Pymine is underway at last, and learning Python has been quite the experience.
Python as a language is marvelously clear and concise (although I wistfully miss the “swashbuckling” qualities of Perl) and I can well see why it is so popular in enterprise deployments; Django has in 48 hours replaced a few thousand lines of Perl with a few hundred lines of Python (and generated SQL) – although it has taken me several weeks to get to a point where I can see how they work and why they are the right thing.
So far Django has made several simple things very easy; I hope that it does not further follow the model of the GUI and “make harder things, impossible”.
All this aside, the things which have simultaneously helped me and terrified me most are the communities; I have taken to hanging out on #python and #django on the Freenode IRC network, and it’s absolutely great any time you have some dumb little question about “how do I do [foo]?”

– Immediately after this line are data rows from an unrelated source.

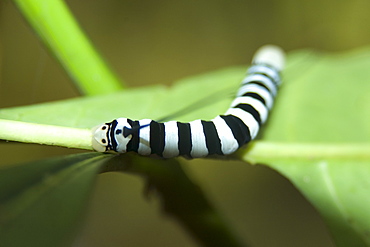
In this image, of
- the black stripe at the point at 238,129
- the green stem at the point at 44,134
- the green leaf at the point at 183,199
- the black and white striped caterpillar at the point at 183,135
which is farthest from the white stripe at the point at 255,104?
the green stem at the point at 44,134

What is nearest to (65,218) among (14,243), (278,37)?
(14,243)

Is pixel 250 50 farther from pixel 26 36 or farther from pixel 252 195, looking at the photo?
pixel 26 36

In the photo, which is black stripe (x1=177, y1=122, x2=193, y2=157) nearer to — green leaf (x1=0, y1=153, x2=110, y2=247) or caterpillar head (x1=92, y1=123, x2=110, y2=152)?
Result: caterpillar head (x1=92, y1=123, x2=110, y2=152)

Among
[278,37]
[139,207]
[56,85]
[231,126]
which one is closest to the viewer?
[231,126]

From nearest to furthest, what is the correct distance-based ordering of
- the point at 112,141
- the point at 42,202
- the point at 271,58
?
1. the point at 42,202
2. the point at 112,141
3. the point at 271,58

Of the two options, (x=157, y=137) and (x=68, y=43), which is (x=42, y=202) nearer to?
(x=157, y=137)

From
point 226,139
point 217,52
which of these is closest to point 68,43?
point 226,139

That’s not the scary bit, though.
The scary bit is when “[foo]” falls outside the community’s expectation of “how web2.0 software works”; it’s gotten to the point now where I am using proactive ad-baculum arguments in an attempt to stave off people who reflexively tell me that what I am doing, I am doing wrong – for instance:
alecm: anyone here familiar with the Twitter REST API?
user1: alecmuffett, there are python modules that interface it
user2: yeah, python-twitter
alecm: cool; maybe I should look at them. What I am doing is implementing something similar, where a
GET /foo.jsonreturns a “foo” structure in JSON, whereasGET /foo.xmlreturns it in XML. I am wondering whether it is smartest to write complex URLconfs liker'/foo\.(?… or if it is wisest to break them out into separate callbacks for JSON versus XML(xml|json))$' user3: i would use the one with format because the both view will use the sames datas so the same view seems to be more dry for me…
alecm: that’s what I am tearing myself up about; the risk of having potentially dozens of instances of ‘if format == “xml” blobs all over the place; in theory I should just have to create the data structure once and then hand it off to a custom response handler, preserving the ‘format’ option so *that* can switch and decide on the output format… but that doesn’t always work out the way i wanted… 🙂
user3: in the mean time it’s a little weird that your application need to provide both xml and json (-:
Maybe that’s a weak example since it was really short, so how about this one:
alecm: If I was writing a multi-user blog, what would most people do (in Django) to separate one user’s postings and data from another? Separate instances of the application? Separate databases? Separate tables? And what about maintenance of distinct per-user sessions with authentication?
user4: it would be typical to use a column of the post table to indicate the author
user5: why would you need any of that?
user5: in the simplest case just fkey [FOREIGN KEY – IE: CREATE A REFERENCE] from [EACH] post to [ITS] user
alecm: let’s just imagine that it’s a blog with a lot of secret stuff in it, and the ability to separate one user from another with pretty thick walls separating them, is administratively and politically desirable
user5: that’s silly talk, but okay
user5: you still only need the fkey
alecm: the fkey works so long as the number of tables is small – postings, say – but if there are postings, friends-list-tables, tag-tables, password-tables, etc, etc, then keeping track of fkeys for each record in each kind of table is a pain. That’s why I was thinking of separate databases…
user5: i really don’t see the difficulty
I could explain stuff like “not all clients are browsers and/or have JavaScript stacks“, or “sometimes separation of user data is really important” – and somewhat discourteously I sometimes mentally want to add “…and you might understand this if you had ever used a system that supported more than 200 simultaneous users” – but I refrain because the explanations tend to turn into arguments that (ultimately) achieve nothing.
Aside from that, the Python and Django communities are wonderful. I’ve had a lot of help from them.
Let’s just hope the above is not a bellwether of ultimate limitations in Django.